● Work instructions
Repeat exactly the line with "Tasting salad PowerPoint Template - Slide 23" and each line after it to the end of the data below; pictures stay out.
+--
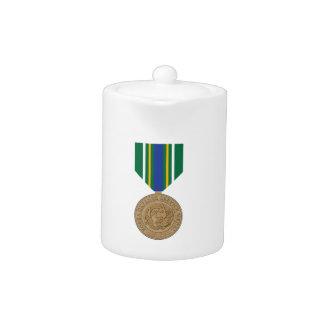 Korea Defense Service Medal Teapot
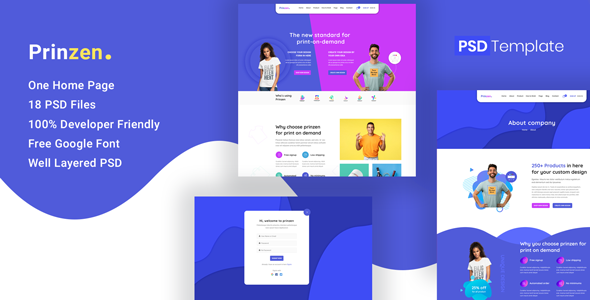 Prinzen - Print On Demand PSD Template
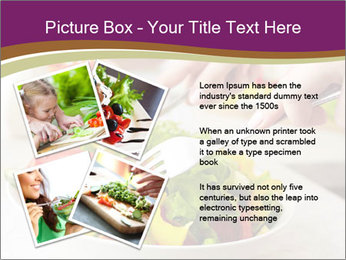 Tasting salad PowerPoint Template - Slide 23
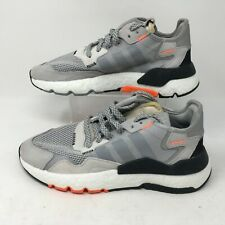 Adidas Nite Jogger Mens Sneakers Athletic Running Shoes DB3361 Gray Lace Up 7 M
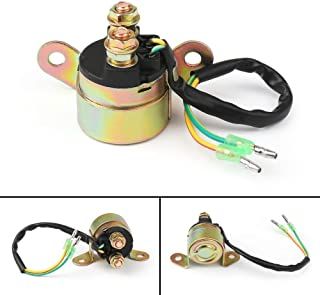 Motorcycle Magnetic Starter Switch Solenoid Relay for Polaris Sportsman 400 550 X2 EPS XP 12V Motorbike Parts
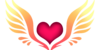:iconsweetheart-angels:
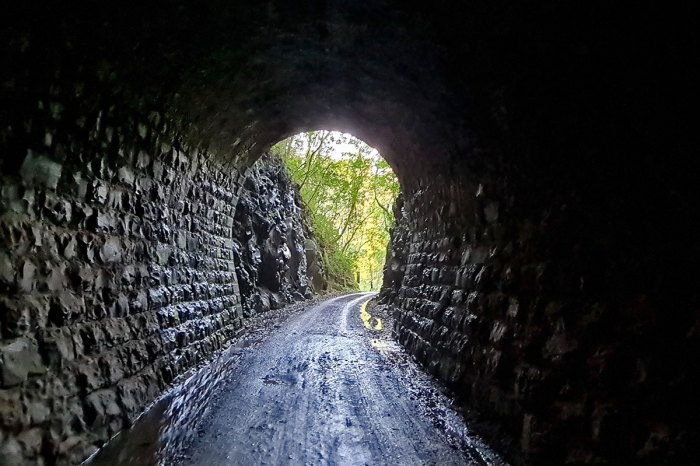 Trilha Túnel e Cascatas – Salvador do Sul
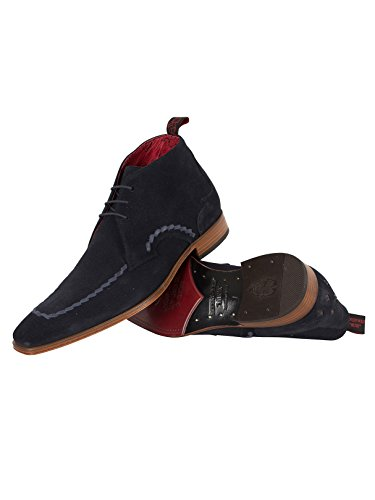 Jeffery West Homme Écharpe Suede Shoes, Bleu Bleu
+--
● Solution to the problem
 Tasting salad PowerPoint Template - Slide 23
 Adidas Nite Jogger Mens Sneakers Athletic Running Shoes DB3361 Gray Lace Up 7 M
 Motorcycle Magnetic Starter Switch Solenoid Relay for Polaris Sportsman 400 550 X2 EPS XP 12V Motorbike Parts
:iconsweetheart-angels:
 Trilha Túnel e Cascatas – Salvador do Sul
 Jeffery West Homme Écharpe Suede Shoes, Bleu Bleu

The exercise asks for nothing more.